Please copy the records below with every "Wrap" changed to "Enclose" and nothing else altered.

** START **

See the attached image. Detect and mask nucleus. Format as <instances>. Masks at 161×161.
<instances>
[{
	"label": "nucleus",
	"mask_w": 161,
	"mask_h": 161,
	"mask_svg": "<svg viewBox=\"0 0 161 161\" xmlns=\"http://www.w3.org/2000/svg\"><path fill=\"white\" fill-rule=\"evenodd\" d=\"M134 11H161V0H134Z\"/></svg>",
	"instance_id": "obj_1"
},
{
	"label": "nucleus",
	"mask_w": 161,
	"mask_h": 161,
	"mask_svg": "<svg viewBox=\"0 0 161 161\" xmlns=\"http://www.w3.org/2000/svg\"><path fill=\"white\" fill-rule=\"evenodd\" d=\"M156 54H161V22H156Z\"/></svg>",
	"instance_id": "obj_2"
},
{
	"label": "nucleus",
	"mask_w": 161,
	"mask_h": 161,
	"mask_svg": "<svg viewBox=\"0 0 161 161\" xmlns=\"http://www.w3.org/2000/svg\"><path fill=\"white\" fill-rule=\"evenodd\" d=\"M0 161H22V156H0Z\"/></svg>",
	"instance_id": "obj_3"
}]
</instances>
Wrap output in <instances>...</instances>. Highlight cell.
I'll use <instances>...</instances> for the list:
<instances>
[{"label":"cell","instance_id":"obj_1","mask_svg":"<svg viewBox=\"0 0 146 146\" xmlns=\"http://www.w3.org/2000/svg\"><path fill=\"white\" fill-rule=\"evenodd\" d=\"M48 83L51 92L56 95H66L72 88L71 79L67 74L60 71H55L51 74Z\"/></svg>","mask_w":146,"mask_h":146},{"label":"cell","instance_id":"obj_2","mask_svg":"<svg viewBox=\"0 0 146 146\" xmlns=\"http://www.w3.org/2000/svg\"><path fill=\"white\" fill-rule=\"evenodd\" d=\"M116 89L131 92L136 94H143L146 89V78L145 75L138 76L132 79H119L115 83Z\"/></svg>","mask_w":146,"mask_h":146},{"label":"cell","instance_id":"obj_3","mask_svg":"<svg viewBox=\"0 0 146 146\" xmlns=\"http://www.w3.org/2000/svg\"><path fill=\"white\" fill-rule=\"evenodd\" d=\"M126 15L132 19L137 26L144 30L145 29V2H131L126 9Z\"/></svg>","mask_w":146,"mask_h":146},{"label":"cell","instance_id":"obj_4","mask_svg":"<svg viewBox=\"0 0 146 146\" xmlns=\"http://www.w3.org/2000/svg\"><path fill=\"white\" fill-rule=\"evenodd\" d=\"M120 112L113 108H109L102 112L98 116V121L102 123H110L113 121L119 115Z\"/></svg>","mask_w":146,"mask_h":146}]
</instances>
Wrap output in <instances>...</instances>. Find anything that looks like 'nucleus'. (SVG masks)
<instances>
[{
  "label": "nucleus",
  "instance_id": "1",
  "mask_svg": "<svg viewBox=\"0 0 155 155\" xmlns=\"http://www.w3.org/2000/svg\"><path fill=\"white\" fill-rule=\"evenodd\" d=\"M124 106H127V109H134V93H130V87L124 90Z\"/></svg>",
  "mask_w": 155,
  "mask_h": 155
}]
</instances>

** END **

◆ **Correct output**:
See the attached image. Detect and mask nucleus. Format as <instances>. Masks at 161×161.
<instances>
[{
	"label": "nucleus",
	"mask_w": 161,
	"mask_h": 161,
	"mask_svg": "<svg viewBox=\"0 0 161 161\" xmlns=\"http://www.w3.org/2000/svg\"><path fill=\"white\" fill-rule=\"evenodd\" d=\"M134 11H161V0H134Z\"/></svg>",
	"instance_id": "obj_1"
},
{
	"label": "nucleus",
	"mask_w": 161,
	"mask_h": 161,
	"mask_svg": "<svg viewBox=\"0 0 161 161\" xmlns=\"http://www.w3.org/2000/svg\"><path fill=\"white\" fill-rule=\"evenodd\" d=\"M156 54H161V22H156Z\"/></svg>",
	"instance_id": "obj_2"
},
{
	"label": "nucleus",
	"mask_w": 161,
	"mask_h": 161,
	"mask_svg": "<svg viewBox=\"0 0 161 161\" xmlns=\"http://www.w3.org/2000/svg\"><path fill=\"white\" fill-rule=\"evenodd\" d=\"M0 161H22V156H0Z\"/></svg>",
	"instance_id": "obj_3"
}]
</instances>
Enclose output in <instances>...</instances>. Highlight cell.
I'll use <instances>...</instances> for the list:
<instances>
[{"label":"cell","instance_id":"obj_1","mask_svg":"<svg viewBox=\"0 0 146 146\" xmlns=\"http://www.w3.org/2000/svg\"><path fill=\"white\" fill-rule=\"evenodd\" d=\"M48 83L51 92L56 95H66L72 88L71 79L67 74L60 71H55L51 74Z\"/></svg>","mask_w":146,"mask_h":146},{"label":"cell","instance_id":"obj_2","mask_svg":"<svg viewBox=\"0 0 146 146\" xmlns=\"http://www.w3.org/2000/svg\"><path fill=\"white\" fill-rule=\"evenodd\" d=\"M116 89L131 92L136 94H143L146 89V78L145 75L138 76L132 79H119L115 83Z\"/></svg>","mask_w":146,"mask_h":146},{"label":"cell","instance_id":"obj_3","mask_svg":"<svg viewBox=\"0 0 146 146\" xmlns=\"http://www.w3.org/2000/svg\"><path fill=\"white\" fill-rule=\"evenodd\" d=\"M126 15L132 19L137 26L144 30L145 29V2H131L126 9Z\"/></svg>","mask_w":146,"mask_h":146},{"label":"cell","instance_id":"obj_4","mask_svg":"<svg viewBox=\"0 0 146 146\" xmlns=\"http://www.w3.org/2000/svg\"><path fill=\"white\" fill-rule=\"evenodd\" d=\"M120 112L113 108H109L102 112L98 116V121L102 123H110L113 121L119 115Z\"/></svg>","mask_w":146,"mask_h":146}]
</instances>
Enclose output in <instances>...</instances>. Find anything that looks like 'nucleus'. (SVG masks)
<instances>
[{
  "label": "nucleus",
  "instance_id": "1",
  "mask_svg": "<svg viewBox=\"0 0 155 155\" xmlns=\"http://www.w3.org/2000/svg\"><path fill=\"white\" fill-rule=\"evenodd\" d=\"M124 106H127V109H134V93H130V87L124 90Z\"/></svg>",
  "mask_w": 155,
  "mask_h": 155
}]
</instances>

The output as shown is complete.